Enunciado:
Convierte en una tabla Markdown con las columnas "Número" y "Línea" solo el tramo que abre con la línea que contiene "this 639×426 image." y cierra con la que contiene "charred debris [0, 154, 636, 382]", ambas incluidas. Pon cada línea en una fila numerada y omite las líneas en blanco.
════════════════
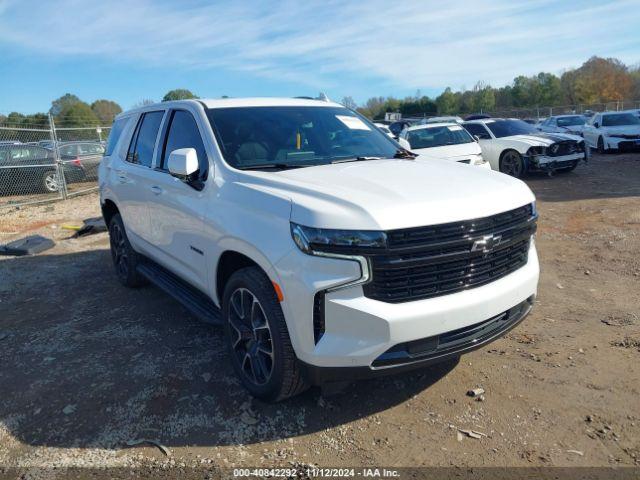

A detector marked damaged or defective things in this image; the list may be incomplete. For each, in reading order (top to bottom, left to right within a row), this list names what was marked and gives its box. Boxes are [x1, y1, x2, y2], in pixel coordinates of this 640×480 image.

damaged vehicle nearby [462, 118, 588, 178]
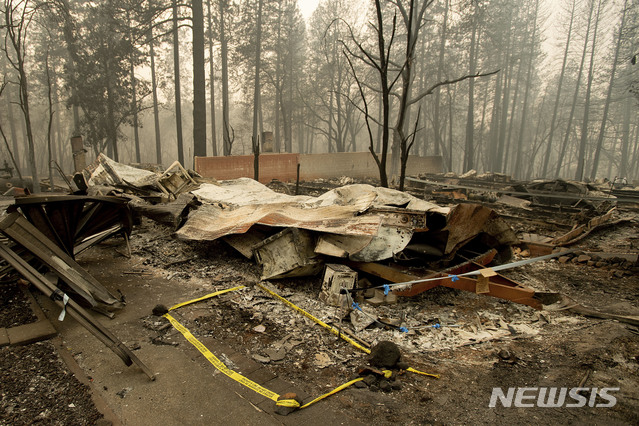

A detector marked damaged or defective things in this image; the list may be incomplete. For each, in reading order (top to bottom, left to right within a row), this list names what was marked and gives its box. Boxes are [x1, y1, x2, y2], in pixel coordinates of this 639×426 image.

charred debris [0, 154, 636, 382]
fire damage [1, 154, 639, 422]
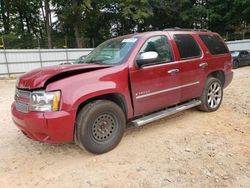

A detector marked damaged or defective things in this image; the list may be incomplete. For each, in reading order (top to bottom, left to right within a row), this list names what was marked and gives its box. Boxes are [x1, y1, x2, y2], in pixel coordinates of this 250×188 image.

crumpled hood [17, 64, 111, 89]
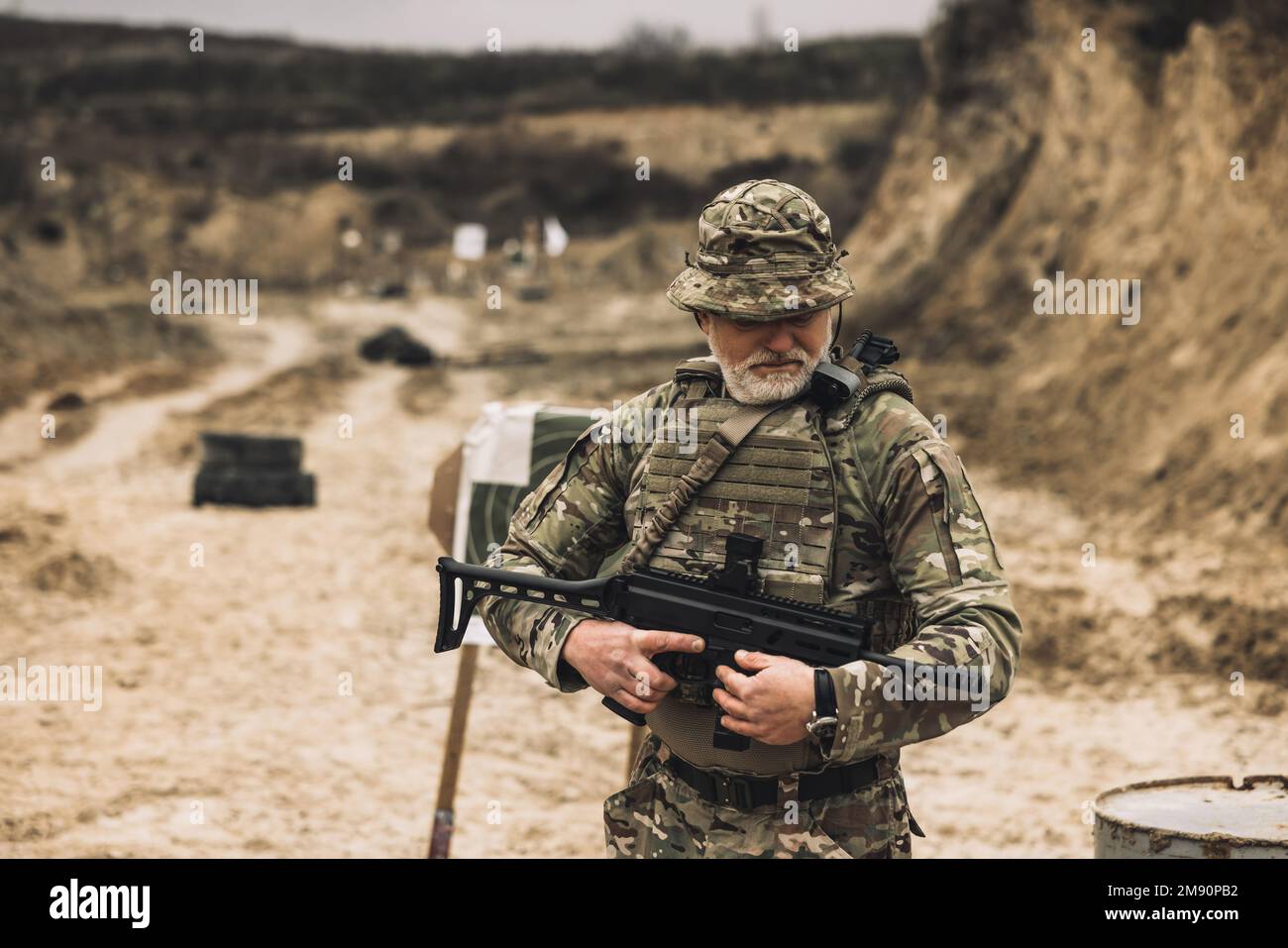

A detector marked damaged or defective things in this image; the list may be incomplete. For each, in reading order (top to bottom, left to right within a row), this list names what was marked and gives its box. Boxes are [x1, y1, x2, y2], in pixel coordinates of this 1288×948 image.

rusty barrel lid [1097, 778, 1288, 860]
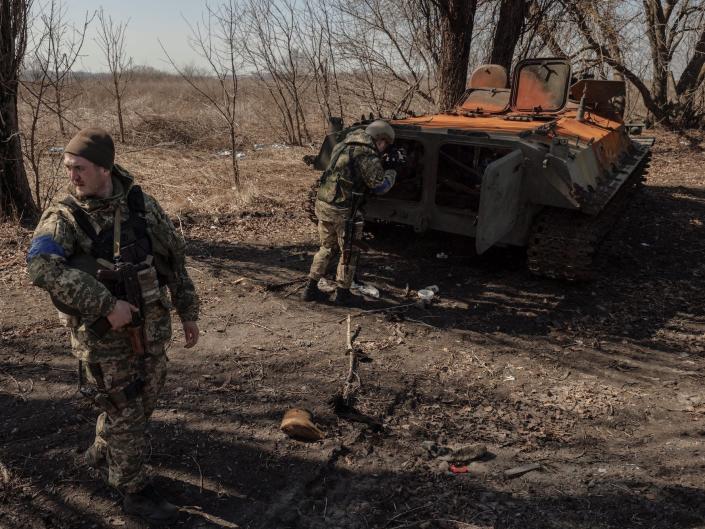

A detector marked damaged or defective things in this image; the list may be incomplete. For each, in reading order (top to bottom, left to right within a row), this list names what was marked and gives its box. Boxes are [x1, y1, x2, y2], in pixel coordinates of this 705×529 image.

wrecked armored vehicle [306, 57, 652, 280]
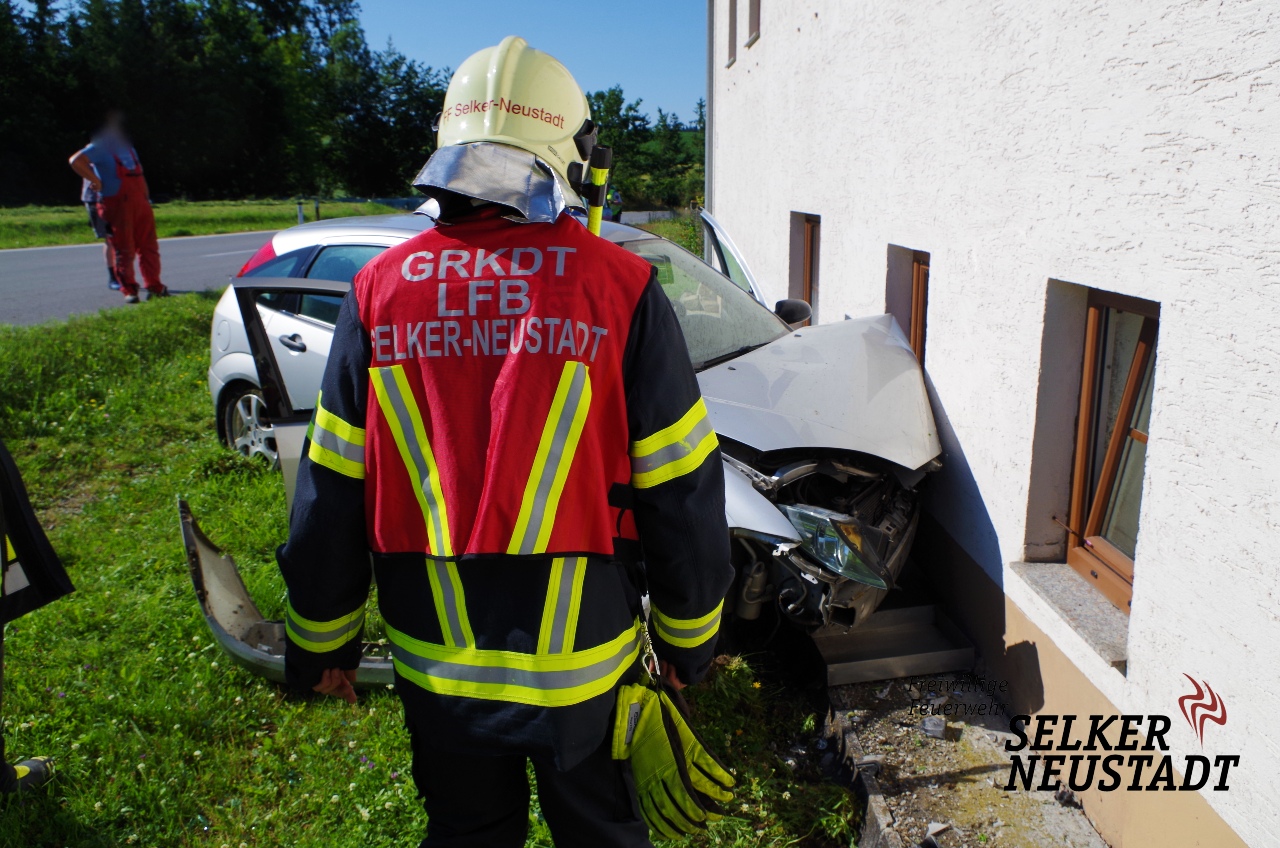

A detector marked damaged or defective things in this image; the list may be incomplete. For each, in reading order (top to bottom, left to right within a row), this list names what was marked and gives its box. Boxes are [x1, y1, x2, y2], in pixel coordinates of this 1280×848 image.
════════════════
Resultado:
| Número | Línea |
|---|---|
| 1 | A detector marked damaged or defective things in this image; the list may be incomplete. For each, in reading order (top to bottom, left to right within a row), this list names what was marked and gives its box. Boxes are [x1, y1, x2, y2], in pixel coordinates of this 639×426 image. |
| 2 | charred debris [0, 154, 636, 382] |